◆ Given task 1
Reproduce the whole mailing-list post about the Georgia Tech analog electronics lectures word for word.

◆ Quoted text
<<<<

[sdiy] New lectures on transistor-level Analog Electronics (Georgia Tech course)

Shawn Rakestraw shawn at epicpoolsga.com
Thu Sep 22 14:10:40 CEST 2022


I'll never get tired of hearing about your material and I am sure many
others agree. I just wish that I had more time to invest in watching. I
always get very excited about it and then am unable to follow through to
the end because of my work schedule and a million other reasons. Hopefully
one day soon I can get through these.

On Thu, Sep 22, 2022 at 2:18 AM Ashlyn Black <ashlyn at ashlynblack.com> wrote:

> Excellent, your ECE4450 course "Analog Circuits for Music" taught me a
> phenomenal amount! :3
> On 22/9/22 14:53, Lanterman, Aaron D via Synth-diy wrote:
>
> Dear SDIYers,
>
> Most of you probably already know about my lecture series on “Analog
> Circuits for Music Synthesis” and “Guitar Amplification and Effects” on
> YouTube.

>>>>

◆ Records provided
<<<<

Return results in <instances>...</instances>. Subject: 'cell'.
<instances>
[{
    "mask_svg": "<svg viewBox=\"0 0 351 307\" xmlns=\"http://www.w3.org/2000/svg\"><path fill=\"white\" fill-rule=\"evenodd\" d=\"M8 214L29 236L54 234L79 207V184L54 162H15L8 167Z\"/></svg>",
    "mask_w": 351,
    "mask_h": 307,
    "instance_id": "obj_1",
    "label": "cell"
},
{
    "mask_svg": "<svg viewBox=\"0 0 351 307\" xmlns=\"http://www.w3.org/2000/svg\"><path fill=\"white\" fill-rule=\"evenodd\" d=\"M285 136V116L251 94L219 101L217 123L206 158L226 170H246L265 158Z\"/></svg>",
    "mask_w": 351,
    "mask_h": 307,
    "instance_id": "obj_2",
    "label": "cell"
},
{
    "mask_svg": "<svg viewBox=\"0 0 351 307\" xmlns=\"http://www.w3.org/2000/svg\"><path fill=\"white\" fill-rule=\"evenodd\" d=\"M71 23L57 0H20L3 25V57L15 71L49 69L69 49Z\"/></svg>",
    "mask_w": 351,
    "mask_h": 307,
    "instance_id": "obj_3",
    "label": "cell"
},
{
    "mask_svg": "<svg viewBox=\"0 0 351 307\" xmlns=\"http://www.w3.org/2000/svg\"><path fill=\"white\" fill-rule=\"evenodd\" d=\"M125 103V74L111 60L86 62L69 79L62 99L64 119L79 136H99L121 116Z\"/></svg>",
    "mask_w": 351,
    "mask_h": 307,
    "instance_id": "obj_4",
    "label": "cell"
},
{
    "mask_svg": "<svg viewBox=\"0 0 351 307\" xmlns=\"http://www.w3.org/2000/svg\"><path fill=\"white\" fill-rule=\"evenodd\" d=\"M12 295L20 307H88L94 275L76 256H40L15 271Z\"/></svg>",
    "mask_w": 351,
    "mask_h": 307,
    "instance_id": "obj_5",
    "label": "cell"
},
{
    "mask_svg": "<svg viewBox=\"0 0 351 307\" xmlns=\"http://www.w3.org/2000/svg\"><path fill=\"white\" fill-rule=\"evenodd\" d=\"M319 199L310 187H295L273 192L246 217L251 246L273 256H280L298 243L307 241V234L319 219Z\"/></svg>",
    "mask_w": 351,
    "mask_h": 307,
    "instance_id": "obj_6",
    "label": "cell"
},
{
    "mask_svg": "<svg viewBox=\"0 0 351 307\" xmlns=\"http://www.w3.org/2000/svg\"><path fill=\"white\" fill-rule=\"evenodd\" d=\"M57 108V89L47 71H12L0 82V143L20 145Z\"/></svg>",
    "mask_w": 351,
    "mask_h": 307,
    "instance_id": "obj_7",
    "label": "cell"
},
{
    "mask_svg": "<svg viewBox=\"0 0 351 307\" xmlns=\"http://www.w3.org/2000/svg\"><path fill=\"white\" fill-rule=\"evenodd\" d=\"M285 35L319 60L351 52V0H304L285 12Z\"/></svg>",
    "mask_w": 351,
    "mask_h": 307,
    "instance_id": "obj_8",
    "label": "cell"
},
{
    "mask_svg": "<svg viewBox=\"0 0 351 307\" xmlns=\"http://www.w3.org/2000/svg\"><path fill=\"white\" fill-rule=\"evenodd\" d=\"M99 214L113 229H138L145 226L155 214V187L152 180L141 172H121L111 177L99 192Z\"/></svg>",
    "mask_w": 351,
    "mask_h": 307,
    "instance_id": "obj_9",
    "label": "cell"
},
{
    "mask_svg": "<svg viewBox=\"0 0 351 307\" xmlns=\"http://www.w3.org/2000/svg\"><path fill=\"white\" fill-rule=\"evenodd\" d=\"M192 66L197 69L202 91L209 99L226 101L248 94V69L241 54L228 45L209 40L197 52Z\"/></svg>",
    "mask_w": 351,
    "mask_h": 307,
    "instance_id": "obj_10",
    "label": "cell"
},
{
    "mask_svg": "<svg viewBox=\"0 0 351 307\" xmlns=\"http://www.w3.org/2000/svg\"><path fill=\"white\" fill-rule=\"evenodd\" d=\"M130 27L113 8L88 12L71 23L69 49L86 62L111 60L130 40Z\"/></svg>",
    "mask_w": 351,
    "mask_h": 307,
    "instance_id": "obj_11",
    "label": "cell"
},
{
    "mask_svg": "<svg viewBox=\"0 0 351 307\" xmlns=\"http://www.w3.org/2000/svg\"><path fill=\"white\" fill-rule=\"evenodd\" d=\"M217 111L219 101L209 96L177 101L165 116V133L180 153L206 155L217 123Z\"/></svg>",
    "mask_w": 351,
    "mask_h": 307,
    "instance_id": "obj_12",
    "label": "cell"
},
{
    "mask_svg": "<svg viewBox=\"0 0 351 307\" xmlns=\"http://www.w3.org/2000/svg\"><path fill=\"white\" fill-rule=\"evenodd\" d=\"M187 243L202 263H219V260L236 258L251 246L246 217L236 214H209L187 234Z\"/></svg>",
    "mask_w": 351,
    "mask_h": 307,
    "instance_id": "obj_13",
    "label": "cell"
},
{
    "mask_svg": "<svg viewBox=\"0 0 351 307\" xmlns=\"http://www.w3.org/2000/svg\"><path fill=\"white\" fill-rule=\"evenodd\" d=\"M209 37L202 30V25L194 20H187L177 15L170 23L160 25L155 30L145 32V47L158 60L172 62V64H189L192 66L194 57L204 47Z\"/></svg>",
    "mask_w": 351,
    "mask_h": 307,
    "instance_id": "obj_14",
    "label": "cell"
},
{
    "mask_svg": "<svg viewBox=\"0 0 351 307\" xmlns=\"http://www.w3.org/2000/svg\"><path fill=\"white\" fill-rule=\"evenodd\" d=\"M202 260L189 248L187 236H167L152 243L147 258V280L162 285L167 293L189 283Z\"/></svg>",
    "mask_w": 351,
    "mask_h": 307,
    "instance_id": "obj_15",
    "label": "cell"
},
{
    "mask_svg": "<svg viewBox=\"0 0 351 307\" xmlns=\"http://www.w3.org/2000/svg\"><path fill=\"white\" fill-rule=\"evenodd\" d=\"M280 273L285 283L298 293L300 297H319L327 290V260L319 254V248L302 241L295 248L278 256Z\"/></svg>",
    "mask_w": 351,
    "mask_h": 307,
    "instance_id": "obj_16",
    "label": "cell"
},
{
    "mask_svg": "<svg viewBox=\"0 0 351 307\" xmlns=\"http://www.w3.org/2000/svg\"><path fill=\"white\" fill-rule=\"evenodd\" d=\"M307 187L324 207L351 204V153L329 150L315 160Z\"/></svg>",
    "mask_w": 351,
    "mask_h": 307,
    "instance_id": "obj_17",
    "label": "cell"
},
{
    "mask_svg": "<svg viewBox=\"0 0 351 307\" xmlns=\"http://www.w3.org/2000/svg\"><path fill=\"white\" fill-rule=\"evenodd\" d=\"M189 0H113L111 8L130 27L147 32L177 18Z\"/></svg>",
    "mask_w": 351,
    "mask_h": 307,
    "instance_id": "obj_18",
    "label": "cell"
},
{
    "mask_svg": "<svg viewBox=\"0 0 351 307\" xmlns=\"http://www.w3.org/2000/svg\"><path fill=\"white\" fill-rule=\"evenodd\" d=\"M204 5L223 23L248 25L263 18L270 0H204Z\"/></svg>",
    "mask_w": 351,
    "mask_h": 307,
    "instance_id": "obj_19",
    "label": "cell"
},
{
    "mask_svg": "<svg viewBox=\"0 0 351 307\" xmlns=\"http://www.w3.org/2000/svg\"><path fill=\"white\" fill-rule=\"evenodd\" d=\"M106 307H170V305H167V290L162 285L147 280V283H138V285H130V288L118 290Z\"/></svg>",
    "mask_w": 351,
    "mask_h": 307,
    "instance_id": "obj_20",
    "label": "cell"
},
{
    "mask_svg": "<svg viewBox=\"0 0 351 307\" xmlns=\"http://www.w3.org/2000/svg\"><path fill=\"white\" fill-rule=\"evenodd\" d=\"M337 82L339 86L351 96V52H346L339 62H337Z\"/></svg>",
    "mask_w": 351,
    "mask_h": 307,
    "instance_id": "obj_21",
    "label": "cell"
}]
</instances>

>>>>

◆ Given task 2
Pick out every line of the rows that contains the string "instances".

◆ Full response 1
[sdiy] New lectures on transistor-level Analog Electronics (Georgia Tech course)

Shawn Rakestraw shawn at epicpoolsga.com
Thu Sep 22 14:10:40 CEST 2022


I'll never get tired of hearing about your material and I am sure many
others agree. I just wish that I had more time to invest in watching. I
always get very excited about it and then am unable to follow through to
the end because of my work schedule and a million other reasons. Hopefully
one day soon I can get through these.

On Thu, Sep 22, 2022 at 2:18 AM Ashlyn Black <ashlyn at ashlynblack.com> wrote:

> Excellent, your ECE4450 course "Analog Circuits for Music" taught me a
> phenomenal amount! :3
> On 22/9/22 14:53, Lanterman, Aaron D via Synth-diy wrote:
>
> Dear SDIYers,
>
> Most of you probably already know about my lecture series on “Analog
> Circuits for Music Synthesis” and “Guitar Amplification and Effects” on
> YouTube.

◆ Full response 2
Return results in <instances>...</instances>. Subject: 'cell'.
<instances>
</instances>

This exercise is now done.